I am not familiar with south bend.  But is it possible the shaft for the half nuts is 180 deg. out. I  have seen that cause the problem on an atlas.


----------



## drdudley (Sep 9, 2015)

kd4gij said:


> I am not familiar with south bend.  But is it possible the shaft for the half nuts is 180 deg. out. I  have seen that cause the problem on an atlas.


Thanks for the suggestion. I pulled out the half-nuts and associateds and the problem remains however I was able to get a better view of the idler gear not quite making contact with what I think would be the clutch sleeve gear when the shifter abruply stops. I suspect the problem is hidden right in that vacinity.  What could I have left down there?


----------



## brino (Sep 10, 2015)

drdudley,

There are some manuals with decent drawings....

like this:


from the document I uploaded in post #3 here:
http://www.hobby-machinist.com/threads/heavy-10-taper-attachment-use.38286/#post-328390

and this:



from the document here:
http://www.hobby-machinist.com/reso...ated-parts-price-list-november-1935-pdf.2460/

If you know the year of your lathe, check the Southbend section of the down loads area for one near your model year.

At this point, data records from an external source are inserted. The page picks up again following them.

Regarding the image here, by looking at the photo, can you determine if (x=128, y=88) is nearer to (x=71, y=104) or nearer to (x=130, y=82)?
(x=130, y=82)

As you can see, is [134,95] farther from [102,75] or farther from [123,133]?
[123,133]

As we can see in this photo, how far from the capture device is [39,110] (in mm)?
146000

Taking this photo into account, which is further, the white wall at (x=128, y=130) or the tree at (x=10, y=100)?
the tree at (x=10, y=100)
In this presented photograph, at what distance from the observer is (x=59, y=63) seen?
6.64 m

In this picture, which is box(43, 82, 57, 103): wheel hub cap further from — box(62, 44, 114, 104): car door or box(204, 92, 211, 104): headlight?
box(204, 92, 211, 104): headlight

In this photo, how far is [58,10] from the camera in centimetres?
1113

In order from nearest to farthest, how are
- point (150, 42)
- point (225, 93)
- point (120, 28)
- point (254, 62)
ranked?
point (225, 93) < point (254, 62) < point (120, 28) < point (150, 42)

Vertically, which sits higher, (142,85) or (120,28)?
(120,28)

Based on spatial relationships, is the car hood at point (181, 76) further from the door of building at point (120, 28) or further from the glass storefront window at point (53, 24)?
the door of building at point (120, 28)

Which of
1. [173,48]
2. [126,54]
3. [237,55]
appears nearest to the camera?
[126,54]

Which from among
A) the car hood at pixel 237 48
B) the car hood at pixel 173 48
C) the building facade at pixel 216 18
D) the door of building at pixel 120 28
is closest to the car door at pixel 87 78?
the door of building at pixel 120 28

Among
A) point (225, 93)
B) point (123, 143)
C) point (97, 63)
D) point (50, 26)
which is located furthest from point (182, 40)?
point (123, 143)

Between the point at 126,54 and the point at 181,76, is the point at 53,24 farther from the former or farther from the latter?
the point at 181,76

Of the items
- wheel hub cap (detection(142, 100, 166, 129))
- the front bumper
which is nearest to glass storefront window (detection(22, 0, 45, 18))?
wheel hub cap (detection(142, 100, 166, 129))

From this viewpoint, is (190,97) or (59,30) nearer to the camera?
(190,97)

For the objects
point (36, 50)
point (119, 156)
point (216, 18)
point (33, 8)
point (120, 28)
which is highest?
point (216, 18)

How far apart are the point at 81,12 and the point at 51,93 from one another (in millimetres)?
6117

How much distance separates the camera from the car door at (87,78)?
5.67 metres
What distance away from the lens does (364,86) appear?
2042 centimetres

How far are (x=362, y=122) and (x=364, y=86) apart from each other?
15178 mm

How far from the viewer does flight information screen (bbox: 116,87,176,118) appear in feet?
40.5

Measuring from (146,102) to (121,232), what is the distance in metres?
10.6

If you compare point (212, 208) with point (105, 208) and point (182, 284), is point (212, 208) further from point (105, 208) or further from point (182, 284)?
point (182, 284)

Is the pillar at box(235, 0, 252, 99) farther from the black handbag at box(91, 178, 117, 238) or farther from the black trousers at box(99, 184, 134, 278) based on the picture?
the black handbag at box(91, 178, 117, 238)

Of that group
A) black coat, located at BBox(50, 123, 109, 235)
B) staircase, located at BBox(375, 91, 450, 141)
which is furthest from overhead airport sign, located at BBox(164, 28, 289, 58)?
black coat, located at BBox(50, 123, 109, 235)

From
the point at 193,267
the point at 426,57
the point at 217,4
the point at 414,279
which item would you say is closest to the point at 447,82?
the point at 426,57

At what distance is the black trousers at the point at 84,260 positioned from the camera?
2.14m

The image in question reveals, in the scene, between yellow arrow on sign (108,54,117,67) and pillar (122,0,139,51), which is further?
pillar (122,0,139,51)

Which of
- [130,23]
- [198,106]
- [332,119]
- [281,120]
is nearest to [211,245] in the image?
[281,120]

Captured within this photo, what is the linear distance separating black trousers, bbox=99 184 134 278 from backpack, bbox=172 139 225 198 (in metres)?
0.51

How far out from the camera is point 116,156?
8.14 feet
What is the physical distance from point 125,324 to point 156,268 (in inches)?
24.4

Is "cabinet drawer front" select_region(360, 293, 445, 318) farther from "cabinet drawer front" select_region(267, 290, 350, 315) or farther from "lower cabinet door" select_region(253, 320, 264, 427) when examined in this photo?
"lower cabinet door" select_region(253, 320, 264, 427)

It will be more applicable.
http://www.hobby-machinist.com/resources/categories/south-bend.34/

Also might check here:
http://vintagemachinery.org/mfgIndex/detail.aspx?id=1617&tab=3

Good Luck!
...and please let us know what you find!

-brino


----------



## drdudley (Sep 12, 2015)

brino said:


> drdudley,
> 
> There are some manuals with decent drawings....
> 
> ...


Thank so much for all this good information. I"m off on a trip right now but Ill get back into it when I return home tomorrow evening.


----------



## drdudley (Sep 14, 2015)

drdudley said:


> Thank so much for all this good information. I"m off on a trip right now but Ill get back into it when I return home tomorrow evening.


----------



## drdudley (Sep 14, 2015)

Ok men, I have disassembled the apron and found that somewhere in this machines history, a previously repaired break in the idler gear shifter was not as well done as it appeared. The remachining, after the brazing was completed, was far enough off of exact that the idler gear could not contact both the idler pinion gear and a lower gear (clutch sleeve gear?) at the same time. The gear shifter then would stop downward movement early. This explains the failure to properly cross feed when I bought the machine. With the quality of that repair the machine simply has not functioned in cross feed since it was reassembled. 

So, now I am looking for a few parts to put this machine back in working condition. I will be looking for an undamaged or new idler gear shifter (PT83h1), a missing knob screw (PT355H1, left hand thread?) for the clutch knob,and two ball thrust bearings (AS841T2) for the cross feed screw in rear taper attachment application. Thank to all for your assistance.


----------